Tapi setelah kampanye PMM itu para pejabat melalui pengawas sekolah mengatakan
bahwa para guru honorer juga harus mengerjakan Pengelolaan Kinerja di PMM itu.
Aku
langsung protes. Bagaimana mungkin mereka mengerjakan Pengelolaan Kinerja di
PMM itu sedangkan mereka bukan Pegawai Negeri. Padahal PMM itu merupakan
pengganti SKP dan SKP itu hanya dikerjakan oleh pegawai negeri.
Aku
bahkan sampai dituding takut kehilangan rejeki, takut kehilangan panggung dan
tudingan-tudingan lain ketika terus menyampaikan aspirasi tentang hal itu.
Kementrian Pendidikan tak sampai satu bulan kemudian mengeluarkan surat edaran
yang mengatakan para guru honor tidak mengerjakan pengelolaan kinerja di PMM
itu.
Tapi
apa lacur, para penjilat-penjilat yang punya jabatan itu tetap memerintahkan
para guru honor mengerjakan. Mereka menanamkan rasa takut kepada para guru
honor dengan menyamapaikan beberapa alasan yaitu.
1. Nanti
ada hubungannya dengan pengangkatan PPPK
2. Nanti
rapot sekolah menjadi jelek
3. Nanti
kepala sekolah menjadi tidak mendapatkan nilai
Akhirnya
si Para guru honorer yang takut di pecat itu mau tidak mau mengerjakan
Pengelolaan Kinerja dengan rasa terpaksa. Aku merasa cukup dengan perjuanganku
dan menghentikan protesku. Tapi protesku ku tutup dengan sebuah doa “Semoga
orang-orang yang membuat para guru honor mengerjakan Pengelolaan Kinerja PMM diberikan
keburukan dalam hidupnya.”
Sekarang tiba-tiba saja, mereka diminta untuk
mengerjakan Topik Pelatihan Mandiri di PMM dengan minimal tiga topik.

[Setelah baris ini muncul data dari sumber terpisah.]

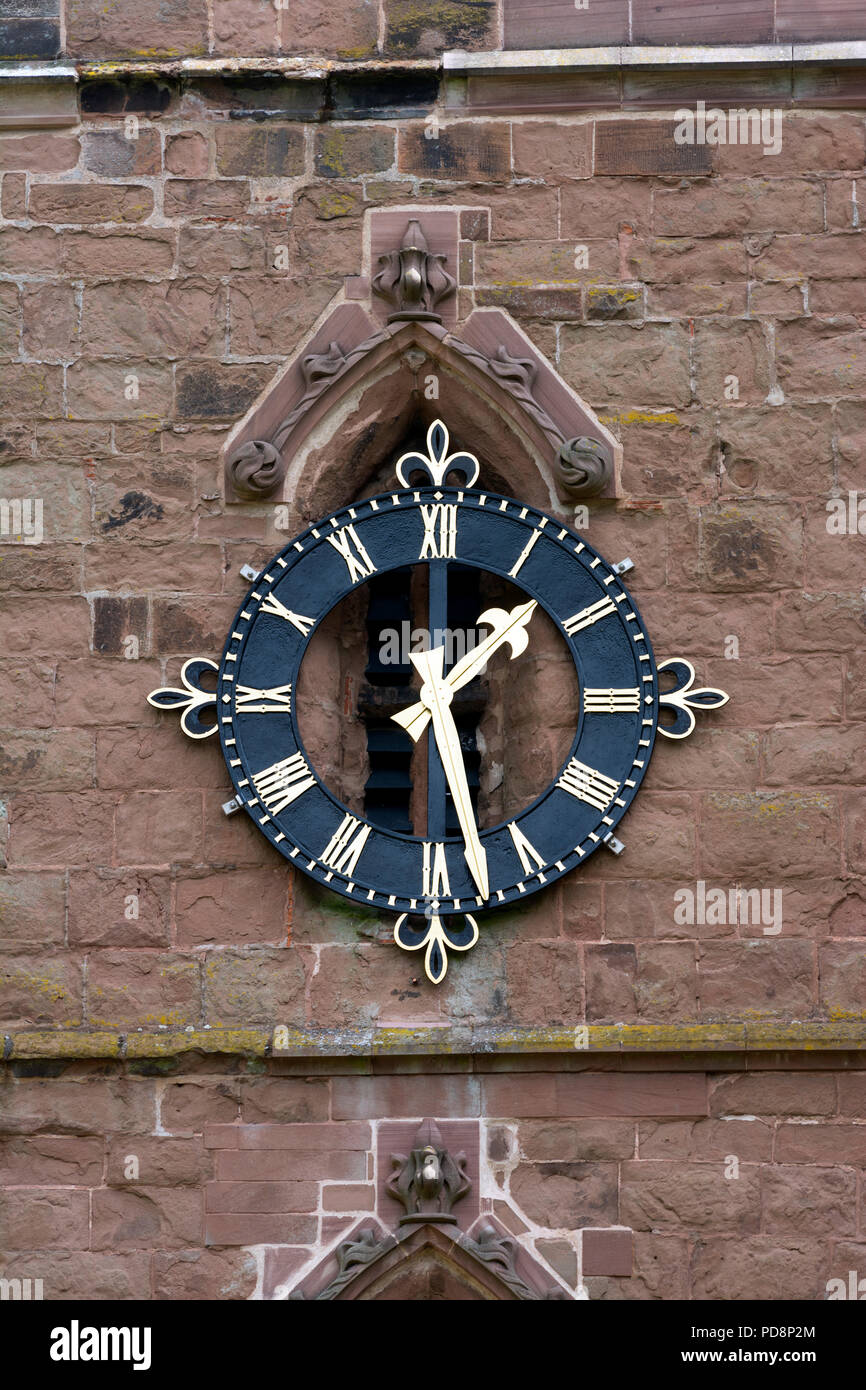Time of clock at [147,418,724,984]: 1:28
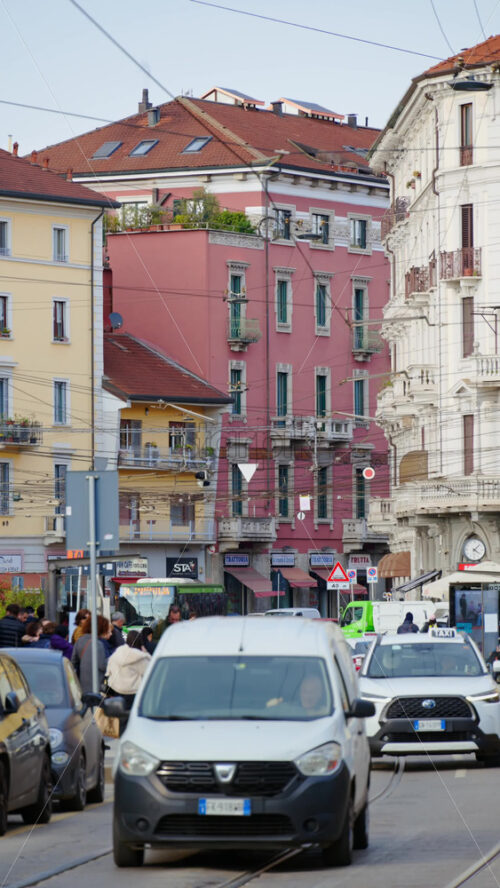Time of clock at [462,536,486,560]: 4:07
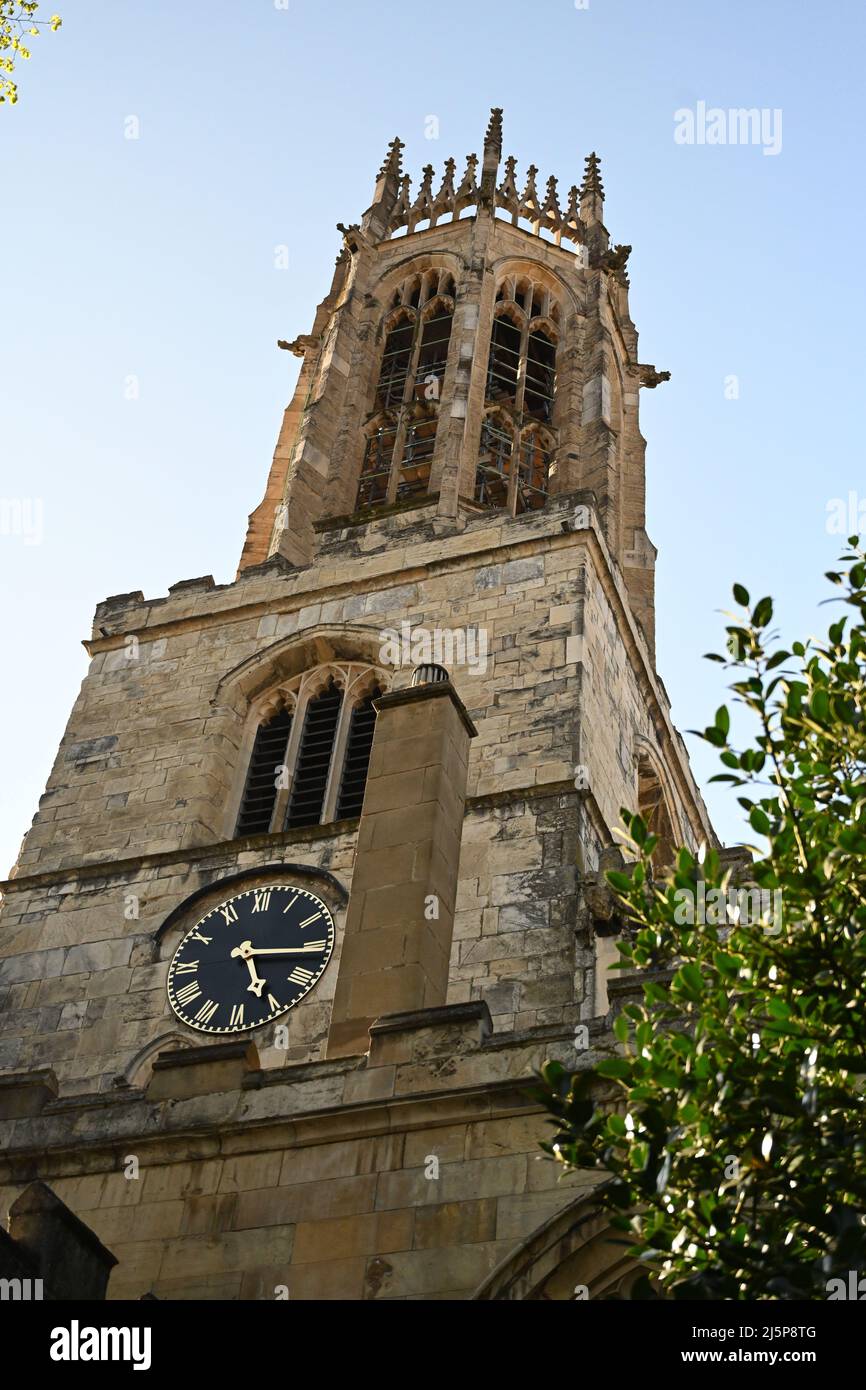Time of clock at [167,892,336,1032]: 5:15
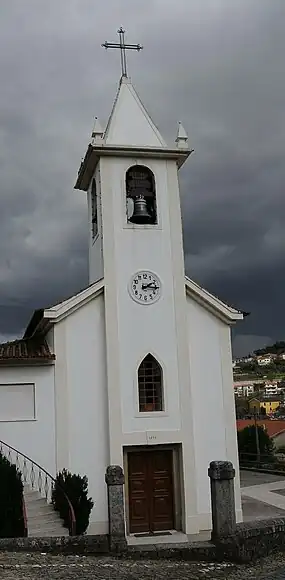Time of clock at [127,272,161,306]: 2:15
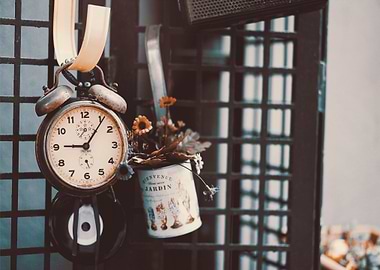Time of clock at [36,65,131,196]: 9:06
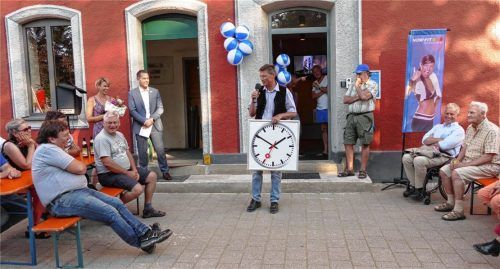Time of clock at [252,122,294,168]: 1:50
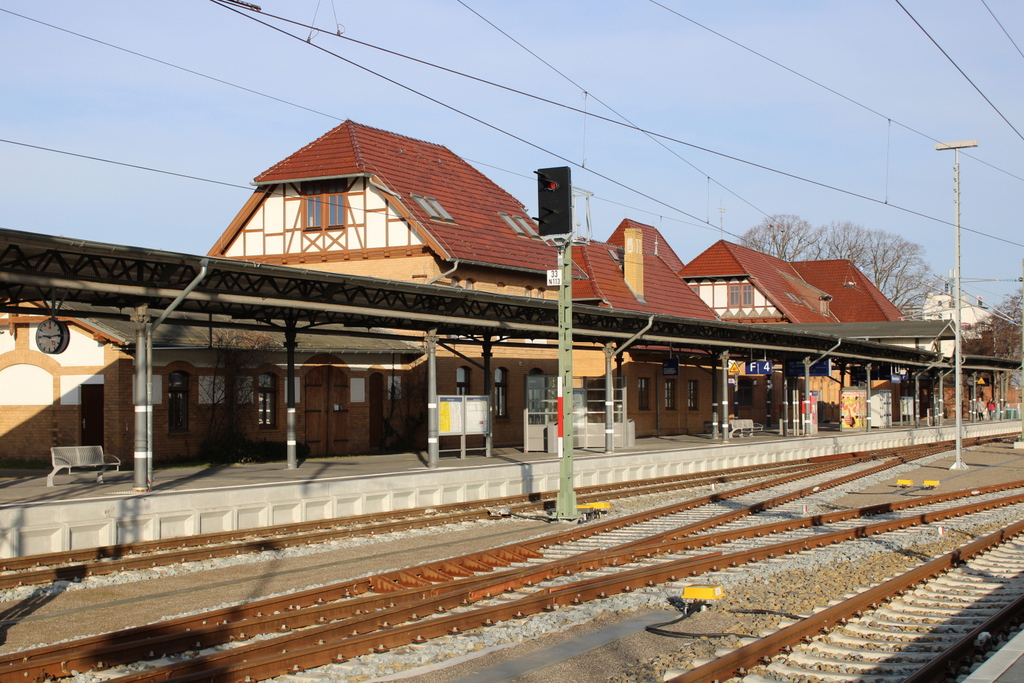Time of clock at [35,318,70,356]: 9:13
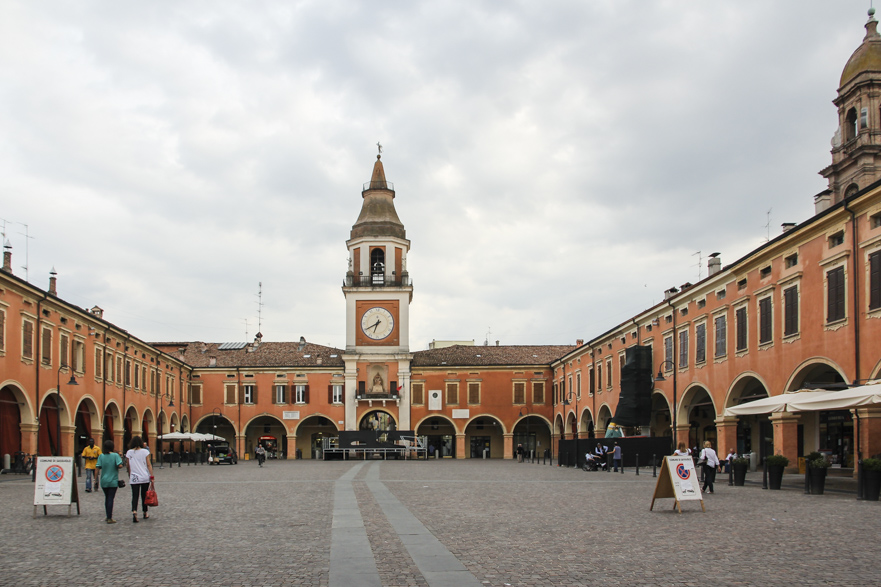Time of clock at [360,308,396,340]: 6:40
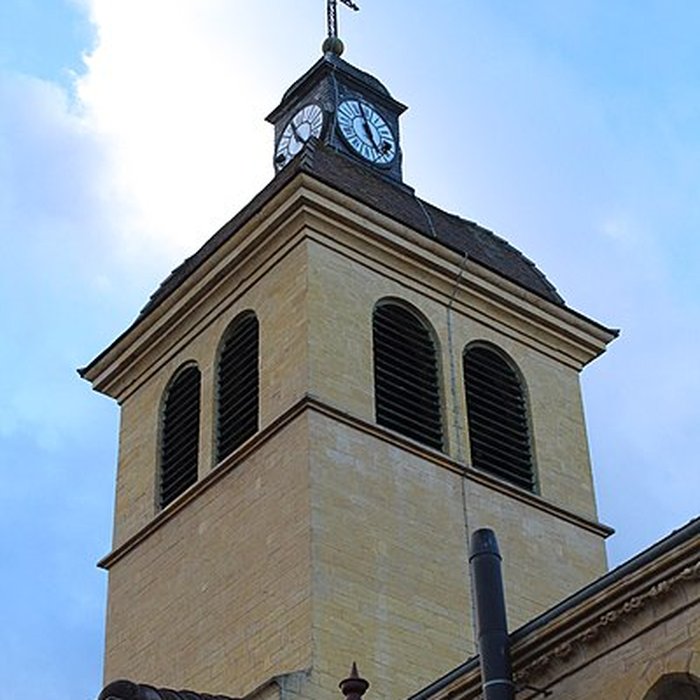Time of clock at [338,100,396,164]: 4:57
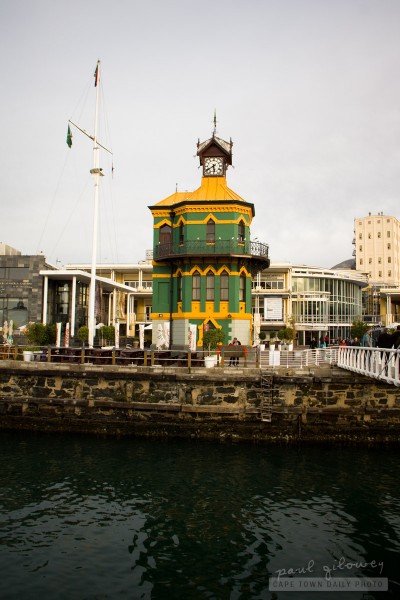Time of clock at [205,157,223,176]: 5:40
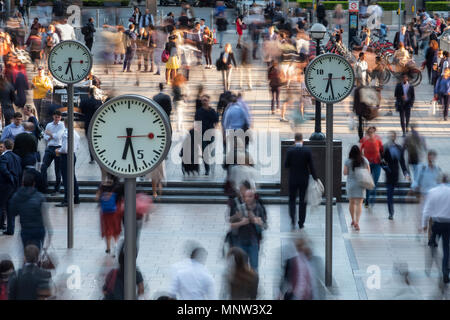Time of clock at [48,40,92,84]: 6:28
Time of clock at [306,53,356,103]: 6:28
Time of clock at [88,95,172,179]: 6:28
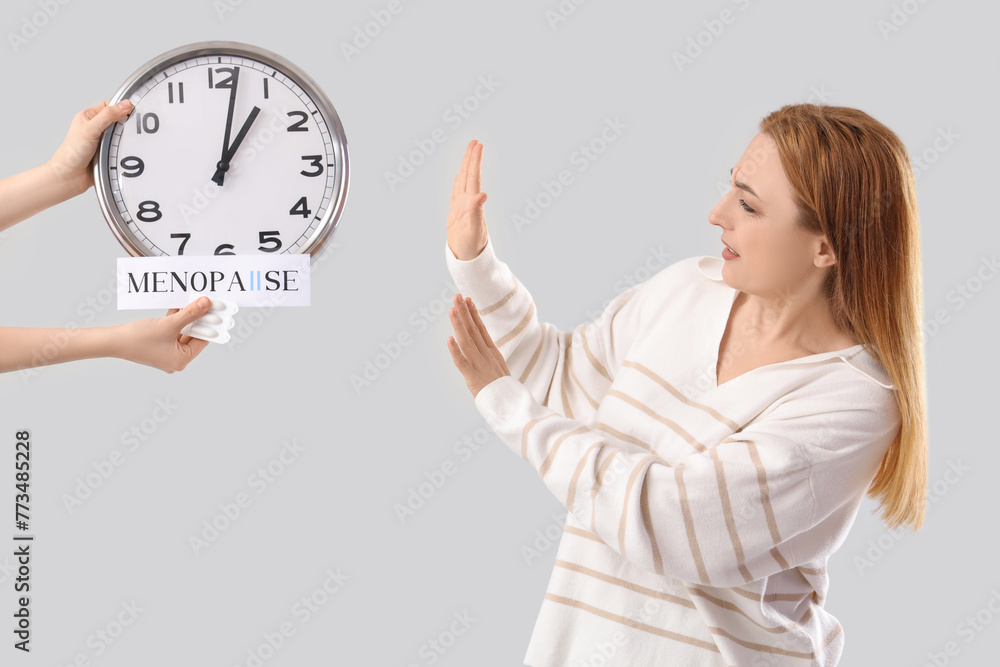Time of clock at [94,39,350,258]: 1:01
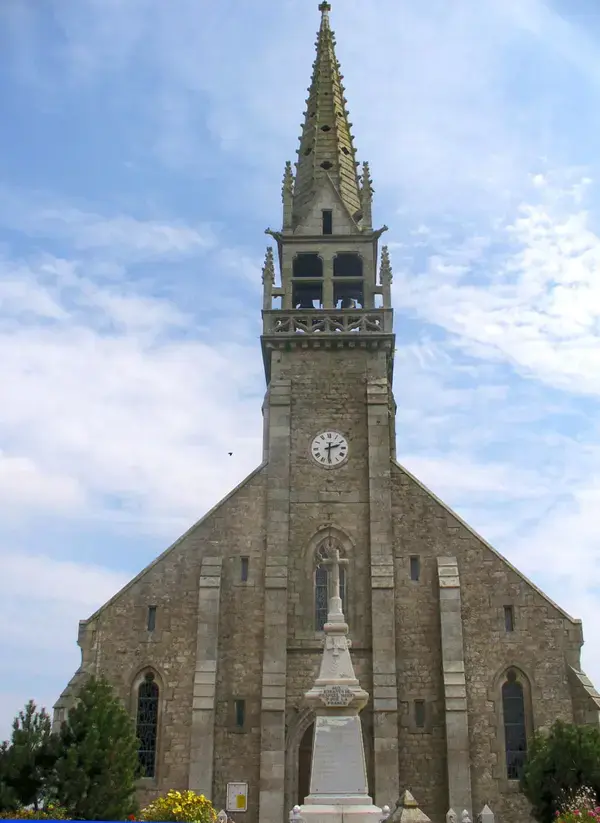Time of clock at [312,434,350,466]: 2:30
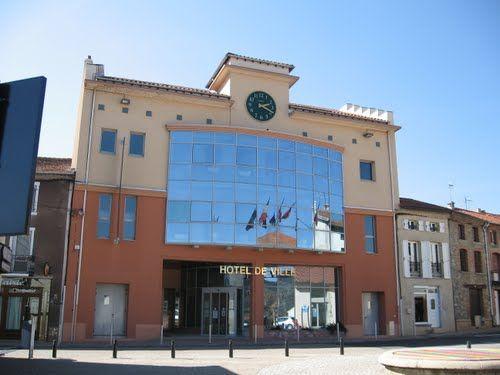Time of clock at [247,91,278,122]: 2:19
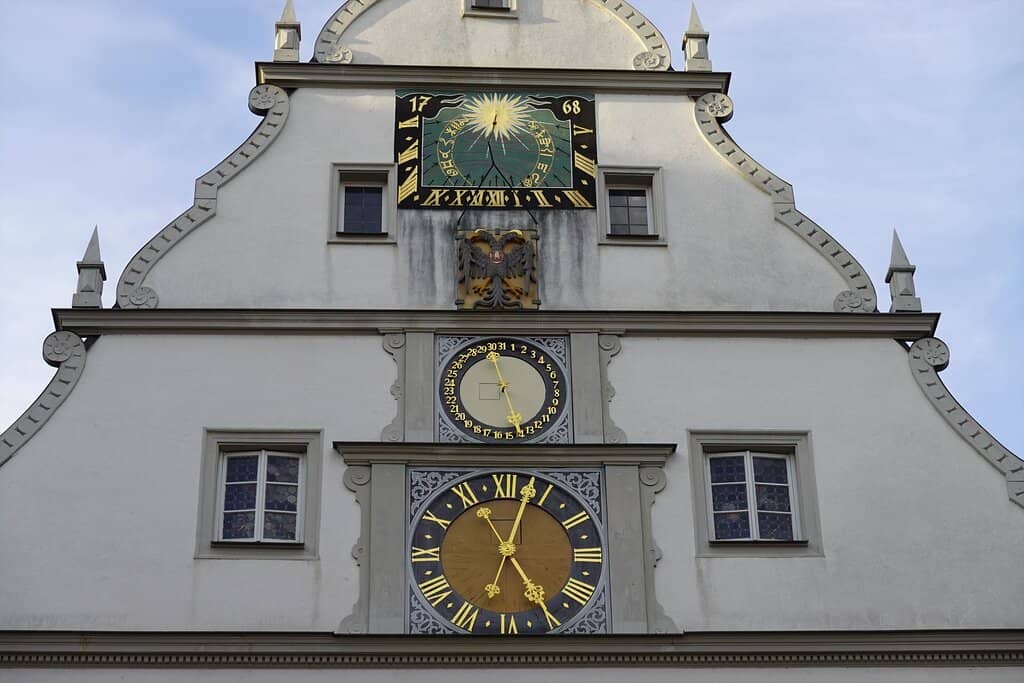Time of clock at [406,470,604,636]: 5:03
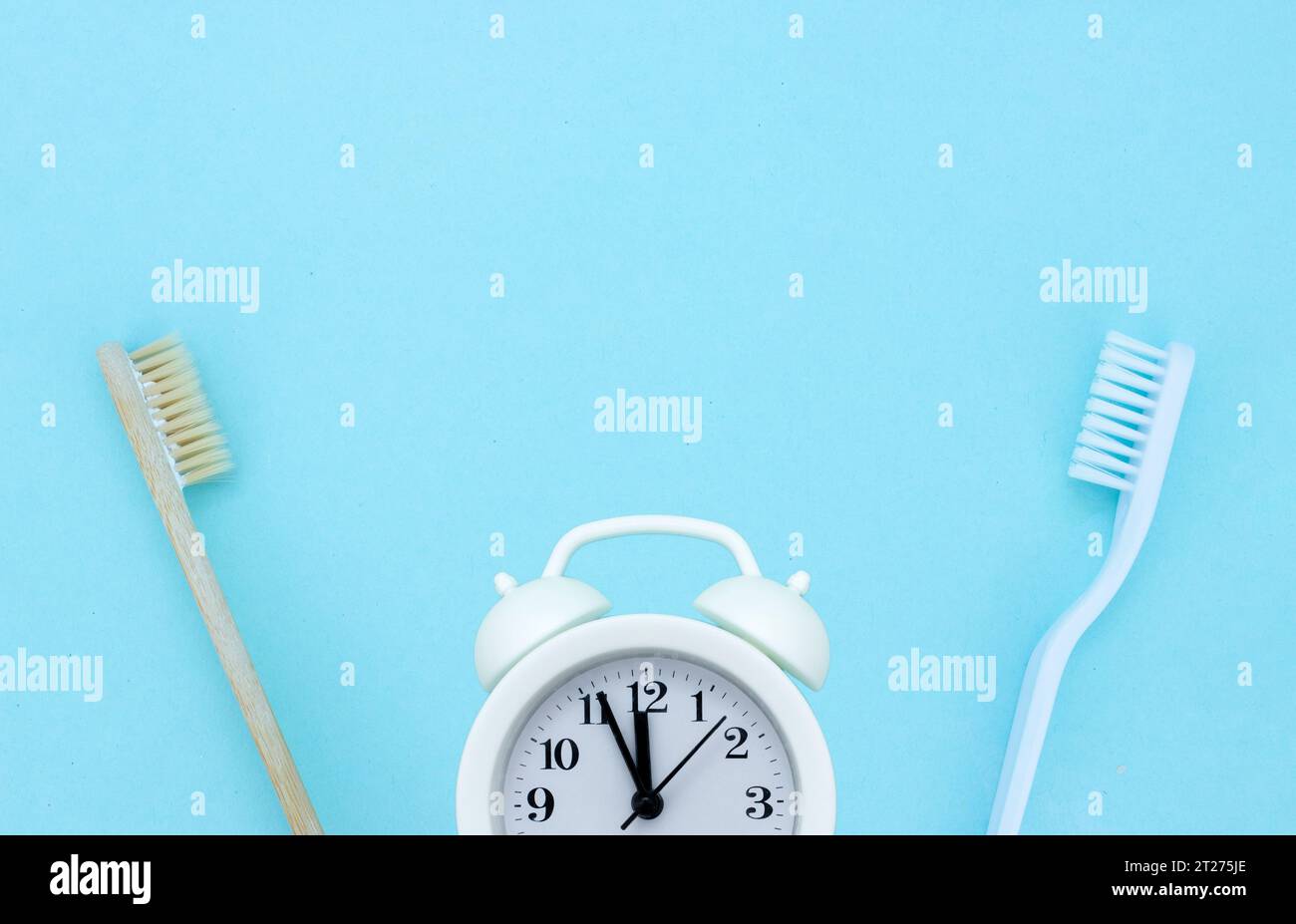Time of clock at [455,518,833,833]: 11:56
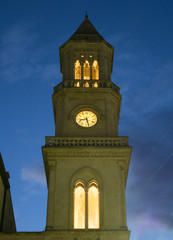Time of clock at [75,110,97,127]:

Oh Tuhan,
kezoliman ini terus saja berlanjut. Bayangkan, gaji mereka mengajar hanya dua ratus
lima puluh ribu sebulan yang didapat dari kepala sekolah. Selanjutnya Pemerintah
Kota akan memberikan uang intensif dengan besaran yang sama. Jika ditotal gaji
mereka hanya lima ratus ribu sebulan tapi mereka diminta mengerjakan hal yang
bahkan tidak diwajibkan untuk orang-orang bergaji lebih tinggi.
Para
pengawas itu, lihatlah. Mereka juga ketika menjadi guru tidak mengerjakan
topik-topik pelatihan mandiri itu. Kenapa sekarang mereka getol sekali memaksa
orang untuk membuka PMM dan mengerjakannya. Apakah ini terkait dengan persentasi
PMM di kota kami yang masih paling
rendah daripada kota-kota lain?
Harusnya
gaji mereka ditambah, lima ratus ribu dengan tugas-tugas berat seorang guru
ditambah mengerjakan topik PMM yang memakan waktu adalah sebuah kezoliman. “Kau
kalo mau gaji intensif itu, kerjakan PMM. Gak mau, gak usah!” Kira-kira seperti
itu kan? Padahal sebelumnya, para guru honor mendapatkan intensif itu karena
mereka guru honor.
Kenapa
semua orang terkesan mendukung kebijakan zolim ini? Mereka membantu
menyampaikan, mensosialisasikan bahkan dengan sadar mengatakan hal ini sebagai
sebuah kewajaran. Apakah menurut mereka lima ratus ribu itu wajar? Sudah sangat
besar? Sudah sangat tinggi?
Apa
tak satupun dari mereka yang bisa bilang “Maaf Bu Kadis, ini kebijakannya zolim
sekali. Mereka hanya diberikan tambahan dua ratus lima puluh ribu tapi kita
memberikan mereka tugas yang bahkan tidak wajib oleh kemendikbud?”
Tapi
lihatlah, tak satupun dari mereka yang berani mengatakan itu. Semuanya hanya
bisa bilang “Siap, Bu Kadis!”
“Kami
akan laksanakan!”
Apa
yang mereka takutkan? Mereka takut kehilangan jabatan, label, atau mau dicap
sebagai orang yang tidak bisa diajak bekerja sama?
Jika
takut, mereka sebenarnya bisa bilang “Buk Kadis, supaya ini menjadi lebih tertatur,
bagaimana jika aturan itu kita perwakan?”
Bayangkan :
PNS kantor dapat tukin dibuktikan dengan Kinerja
PNS dapat uang disiplin dibuktikan dengan kehadiran dan kedisiplinan
Guru Sertifikasi dapat TPG dibukrikan dengan Sertifikat dan Alokasi Jam mengajar
Guru honor mendapatkan Intensif Honor adalah karena mereka guru honor, tapi angka yang kecil itu ditambahkan peraturan lagi : Guru honor yang mengerjakan topik.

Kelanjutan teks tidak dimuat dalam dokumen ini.